Además, es que resulta que así (y esto es lo esencial) le estamos dando nuestra vida, la estamos "perdiendo" por Él, como Él la dio por nosotros y nos la da también ahora, en la Eucaristía; y podemos decirle, con verdad, en nuestro corazón: "Yo soy para Tí y Tú eres para Mí" (que es lo mismo que Él también nos dice), estableciéndose ya, en esta vida, una auténtica relación de amor entre Dios y cada uno de nosotros, puesto que cada uno es único para Él. Todo esto viene a ser como un anticipo del Cielo, aunque allí ya no habrá sufrimiento ni dolor.

- - -

— ENUNCIADO DE TAREA 1 —
Indique cuántas líneas de los registros que siguen contienen la cadena "baby", teniendo en cuenta las mayúsculas y minúsculas. Responda únicamente con el número.

— DATOS DE TRABAJO —
- - -

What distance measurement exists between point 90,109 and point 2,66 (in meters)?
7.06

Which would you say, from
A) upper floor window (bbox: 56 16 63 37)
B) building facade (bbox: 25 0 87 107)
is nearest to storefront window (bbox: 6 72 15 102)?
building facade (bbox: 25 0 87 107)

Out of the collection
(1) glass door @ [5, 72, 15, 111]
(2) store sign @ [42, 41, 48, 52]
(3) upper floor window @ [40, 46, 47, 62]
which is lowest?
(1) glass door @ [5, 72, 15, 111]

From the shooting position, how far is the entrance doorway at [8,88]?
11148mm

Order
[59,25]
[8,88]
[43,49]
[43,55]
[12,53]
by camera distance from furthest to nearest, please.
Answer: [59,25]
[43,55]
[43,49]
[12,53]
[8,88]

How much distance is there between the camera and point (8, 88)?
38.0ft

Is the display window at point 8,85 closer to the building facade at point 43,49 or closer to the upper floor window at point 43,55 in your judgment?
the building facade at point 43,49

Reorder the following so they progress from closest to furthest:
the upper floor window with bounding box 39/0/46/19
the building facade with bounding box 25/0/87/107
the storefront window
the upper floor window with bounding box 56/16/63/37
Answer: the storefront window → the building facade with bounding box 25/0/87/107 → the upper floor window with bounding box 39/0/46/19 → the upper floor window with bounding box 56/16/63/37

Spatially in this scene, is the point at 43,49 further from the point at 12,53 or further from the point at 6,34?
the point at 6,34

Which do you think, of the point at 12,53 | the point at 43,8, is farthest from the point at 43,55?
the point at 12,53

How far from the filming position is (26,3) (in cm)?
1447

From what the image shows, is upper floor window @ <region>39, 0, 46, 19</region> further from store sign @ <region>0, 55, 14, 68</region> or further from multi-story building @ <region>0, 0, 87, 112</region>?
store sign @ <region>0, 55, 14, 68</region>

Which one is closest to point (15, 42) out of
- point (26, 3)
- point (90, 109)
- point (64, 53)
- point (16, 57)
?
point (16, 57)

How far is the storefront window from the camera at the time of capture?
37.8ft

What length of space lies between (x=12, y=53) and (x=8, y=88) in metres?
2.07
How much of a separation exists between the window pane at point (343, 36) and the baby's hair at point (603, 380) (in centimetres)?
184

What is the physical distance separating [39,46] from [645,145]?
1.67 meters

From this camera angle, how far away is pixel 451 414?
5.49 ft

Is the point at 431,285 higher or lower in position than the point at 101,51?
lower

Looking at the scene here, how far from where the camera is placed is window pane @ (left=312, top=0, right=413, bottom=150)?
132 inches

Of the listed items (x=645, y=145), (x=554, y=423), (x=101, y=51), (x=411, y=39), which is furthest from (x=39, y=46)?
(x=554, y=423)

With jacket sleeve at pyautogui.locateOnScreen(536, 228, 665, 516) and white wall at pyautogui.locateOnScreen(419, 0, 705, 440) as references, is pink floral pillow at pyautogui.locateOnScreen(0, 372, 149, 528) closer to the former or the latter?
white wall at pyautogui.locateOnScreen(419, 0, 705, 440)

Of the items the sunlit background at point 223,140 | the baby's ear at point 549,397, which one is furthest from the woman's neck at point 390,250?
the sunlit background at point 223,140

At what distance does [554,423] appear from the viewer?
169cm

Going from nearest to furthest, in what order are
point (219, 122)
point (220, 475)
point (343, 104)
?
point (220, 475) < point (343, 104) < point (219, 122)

- - -

— ENUNCIADO DE TAREA 2 —
Reproduzca sin modificación alguna el fragmento del texto de origen que comienza con las palabras "Además, es que" y concluye con "sufrimiento ni dolor.".

— RESPUESTA COMPLETA 1 —
2

— RESPUESTA COMPLETA 2 —
Además, es que resulta que así (y esto es lo esencial) le estamos dando nuestra vida, la estamos "perdiendo" por Él, como Él la dio por nosotros y nos la da también ahora, en la Eucaristía; y podemos decirle, con verdad, en nuestro corazón: "Yo soy para Tí y Tú eres para Mí" (que es lo mismo que Él también nos dice), estableciéndose ya, en esta vida, una auténtica relación de amor entre Dios y cada uno de nosotros, puesto que cada uno es único para Él. Todo esto viene a ser como un anticipo del Cielo, aunque allí ya no habrá sufrimiento ni dolor.